Salvatore Di Bartolo 

  • I carabinieri di Villasmundo hanno arrestato Andrea Mendola, di 22 anni, responsabile del reato di detenzione ai fini di spaccio di sostanze stupefacenti e di detenzione illegale di munizioni. I militari, durante un posto di blocco, hanno intimato l’Alt al conducente di uno scooter di grossa cilindrata che, anziché fermarsi, è scappato. Il tentativo di sottrarsi al controllo è risultato però alquanto maldestro poiché i carabinieri hanno capito sin da subito chi fosse alla guida, recandosi subito a casa sua. Nel tentativo di fermare il malvivente, i carabinieri hanno notato, da una finestra del piano terra, della droga sopra il tavolo della cucina. Gli operanti hanno deciso quindi di intervenire immediatamente con una perquisizione domiciliare che ha fatto risalire a un’ogiva di proiettile, 127 grammi di marijuana suddivisa in 69 dosi, 8 grammi di hashish suddivisa in 8 stecchette, mezzo grammo di cocaina e materiale idoneo alla pesatura e al confezionamento dello stupefacente. Mendola si è presentato rivendicando la detenzione della droga. L’arrestato, dopo le formalità rito, è stato sottoposto agli arresti domiciliari.

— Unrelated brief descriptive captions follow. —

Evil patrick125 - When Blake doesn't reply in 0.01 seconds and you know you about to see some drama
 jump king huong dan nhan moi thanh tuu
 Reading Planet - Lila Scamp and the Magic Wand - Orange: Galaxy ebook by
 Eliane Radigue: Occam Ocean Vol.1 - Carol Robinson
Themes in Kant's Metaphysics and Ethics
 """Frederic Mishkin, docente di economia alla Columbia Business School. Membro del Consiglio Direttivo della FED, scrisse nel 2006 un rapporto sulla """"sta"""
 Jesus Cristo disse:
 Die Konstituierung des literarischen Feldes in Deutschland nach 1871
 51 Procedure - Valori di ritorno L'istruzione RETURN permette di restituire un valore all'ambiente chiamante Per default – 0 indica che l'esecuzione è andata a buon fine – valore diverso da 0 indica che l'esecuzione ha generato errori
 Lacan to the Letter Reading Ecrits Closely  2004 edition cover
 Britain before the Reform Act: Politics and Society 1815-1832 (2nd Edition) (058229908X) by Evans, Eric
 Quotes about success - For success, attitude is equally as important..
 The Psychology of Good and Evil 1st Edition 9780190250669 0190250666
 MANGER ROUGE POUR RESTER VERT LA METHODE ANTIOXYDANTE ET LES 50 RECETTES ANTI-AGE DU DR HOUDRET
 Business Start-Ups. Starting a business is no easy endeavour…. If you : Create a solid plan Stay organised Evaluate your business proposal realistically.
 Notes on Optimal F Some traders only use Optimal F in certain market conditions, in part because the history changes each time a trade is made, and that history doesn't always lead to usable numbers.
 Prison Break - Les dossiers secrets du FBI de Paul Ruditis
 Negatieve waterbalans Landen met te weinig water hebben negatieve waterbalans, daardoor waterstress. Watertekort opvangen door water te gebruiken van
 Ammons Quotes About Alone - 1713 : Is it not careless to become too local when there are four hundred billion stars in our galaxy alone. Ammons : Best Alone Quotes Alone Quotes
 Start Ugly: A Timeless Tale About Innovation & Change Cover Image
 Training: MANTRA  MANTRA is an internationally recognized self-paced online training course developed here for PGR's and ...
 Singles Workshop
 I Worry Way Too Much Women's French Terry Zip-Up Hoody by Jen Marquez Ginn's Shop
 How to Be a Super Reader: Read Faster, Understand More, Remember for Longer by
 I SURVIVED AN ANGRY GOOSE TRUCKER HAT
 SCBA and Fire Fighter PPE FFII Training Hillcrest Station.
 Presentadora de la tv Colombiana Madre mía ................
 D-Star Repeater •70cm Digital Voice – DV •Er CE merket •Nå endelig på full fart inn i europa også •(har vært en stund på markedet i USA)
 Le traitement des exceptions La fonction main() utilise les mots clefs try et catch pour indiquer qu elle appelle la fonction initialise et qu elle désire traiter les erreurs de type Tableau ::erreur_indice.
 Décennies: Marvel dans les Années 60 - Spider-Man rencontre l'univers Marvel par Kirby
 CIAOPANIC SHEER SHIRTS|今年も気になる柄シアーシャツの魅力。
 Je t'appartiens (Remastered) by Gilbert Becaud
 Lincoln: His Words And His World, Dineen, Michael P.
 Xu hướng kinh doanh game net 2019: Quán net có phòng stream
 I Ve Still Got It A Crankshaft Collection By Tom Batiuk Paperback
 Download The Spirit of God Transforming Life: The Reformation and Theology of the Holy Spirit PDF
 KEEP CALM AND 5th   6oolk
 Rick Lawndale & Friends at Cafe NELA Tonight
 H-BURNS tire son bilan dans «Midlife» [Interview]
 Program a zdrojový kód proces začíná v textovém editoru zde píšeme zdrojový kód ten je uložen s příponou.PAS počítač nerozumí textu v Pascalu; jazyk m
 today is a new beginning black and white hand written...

  • Nell’ambito dell’operazione “Periferie Sicure”, i carabinieri di Augusta hanno arrestato il cittadino marocchino Adib Abdellhak, 26enne, per evasione. Abdellhak era sottoposto alla misura cautelare degli arresti domiciliari nella propria abitazione con autorizzazione a eseguire un lavoro di sole due ore giornaliere rispettando comunque un prefissato e autorizzato tragitto, ma è stato sorpreso dai militari operanti fuori dall’itinerario concordato. Inoltre, è stato deferito P.G., di 22 anni, perché ritenuto responsabile del reato di porto illegale di armi od oggetti atti a offendere in quanto, nel corso di una perquisizione, è stato trovato un coltello subacqueo di 23 cm, di cui 13 di lama acuminata in acciaio, all’interno del vano portaoggetti del motorino. L’arrestato, dopo le formalità rito, è stato sottoposto nuovamente agli arresti domiciliari.